# Required tasks
1 - In the text on team briefings at Kaiser Permanente, who is the physician director of surgical services for Kaiser Permanente Orange County?
2 - Rewrite the stretch of the Kaiser Permanente team briefing text from "The critical factor" through "care teams work.", substituting "frontline staff" for "front-line personnel".
3 - Please pick up the Kaiser Permanente team briefing text after its last sentence and carry it forward.

Provided text below:

Lessons Learned: Briefings are a powerful way to change the way that people think about and practice teamwork, according to James DeFontes, M.D., physician director of surgical services for Kaiser Permanente Orange County. A team briefing provides an opportunity for dialogue that builds situational awareness and places team members on the same "mental page." Explicit communication helps team members focus on the common task at hand, bridges gaps in training and experience, and avoids having members make unjustified assumptions about each others' knowledge.

Taking time out for team formation increases the efficient use of time overall. Use of a role-based checklist leads to a better organized team with increased productivity and reduced waiting times. Having an enhanced understanding of the surgeon's plan helps nurses prepare the necessary equipment and make adjustments when the situation changes. By reducing unexpected events, this intervention has given nurses the perception that their workload has decreased.

The critical factor for successful culture change is a "bottom-up approach" that involves front-line personnel in designing the process change, with support from management and clinical leaders. Physicians set the tone for teamwork and have a profound influence on whether staff members feel comfortable discussing concerns about safety, according to Michael Leonard, M.D., physician leader of patient safety at Kaiser Permanente. Creating a culture of excellence requires respect among all team members, he says.

Implications: Kaiser Permanente's experience illustrates that safety principles and techniques from other industries must be distilled to achieve the right cultural fit for medicine, says Dr. Leonard. Those implementing and studying team training should assess whether such programs can be tailored to the context in which health care teams work.

End of Provided text.
Material shown below:

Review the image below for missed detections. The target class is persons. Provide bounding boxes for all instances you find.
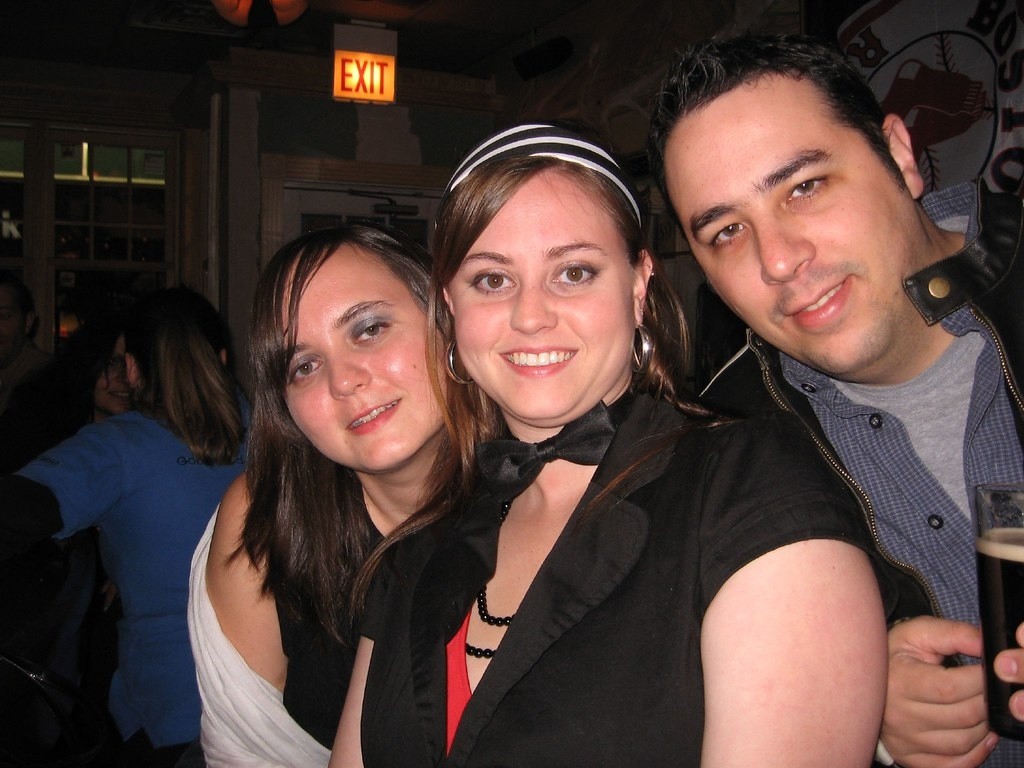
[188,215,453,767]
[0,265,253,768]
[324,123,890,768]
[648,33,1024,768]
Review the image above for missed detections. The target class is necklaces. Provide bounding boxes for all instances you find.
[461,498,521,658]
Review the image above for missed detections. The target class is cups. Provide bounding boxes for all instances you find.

End of Material shown.

# Task-by-task outputs
1 - James DeFontes, M.D.

2 -
The critical factor for successful culture change is a "bottom-up approach" that involves frontline staff in designing the process change, with support from management and clinical leaders. Physicians set the tone for teamwork and have a profound influence on whether staff members feel comfortable discussing concerns about safety, according to Michael Leonard, M.D., physician leader of patient safety at Kaiser Permanente. Creating a culture of excellence requires respect among all team members, he says.

Implications: Kaiser Permanente's experience illustrates that safety principles and techniques from other industries must be distilled to achieve the right cultural fit for medicine, says Dr. Leonard. Those implementing and studying team training should assess whether such programs can be tailored to the context in which health care teams work.

3 -
To reap the full benefit of patient safety practices, such as surgery site verification and team briefings, they must be embedded in broader culture change efforts that involve teamwork and process improvements. This might improve nursing staff morale and reduce staff turnover, giving these organizations a competitive advantage in the labor market.

For Further Information: See J. DeFontes and S. Surbida. (2004) Preoperative Safety Briefing Project. Permanente Journal 8, 21–27. For more on Kaiser Permanente's experience, see M. Leonard et al. (2004) The Human Factor: The Critical Importance of Effective Teamwork and Communication in Providing Safe Care. Quality and Safety in Health Care 13, i85–i90. Contact Michael Leonard, M.D., physician leader of patient safety at Kaiser Permanente, Colorado, at michael.w.leonard@kp.org. or James DeFontes, M.D., physician director of surgical services for Kaiser Permanente Orange County, at james.defontes@kp.org.

References:
1.L. Lingard et al. (2004) Communication failures in the operating room. Quality and Safety in Health Care 13, 330–334; A.A. Gawande et al. (2003) Analysis of Errors Reported by Surgeons at Three Teaching Hospitals. Surgery 133, 614–21. 2.R.L. Helmreich et al. (1999) The Evolution of Crew Resource Management Training in Commercial Aviation. International Journal of Aviation Psychology 9, 19–32; R. L. Helmreich (2000) On Error Management: Lessons from Aviation. British Medical Journal 320, 781–785.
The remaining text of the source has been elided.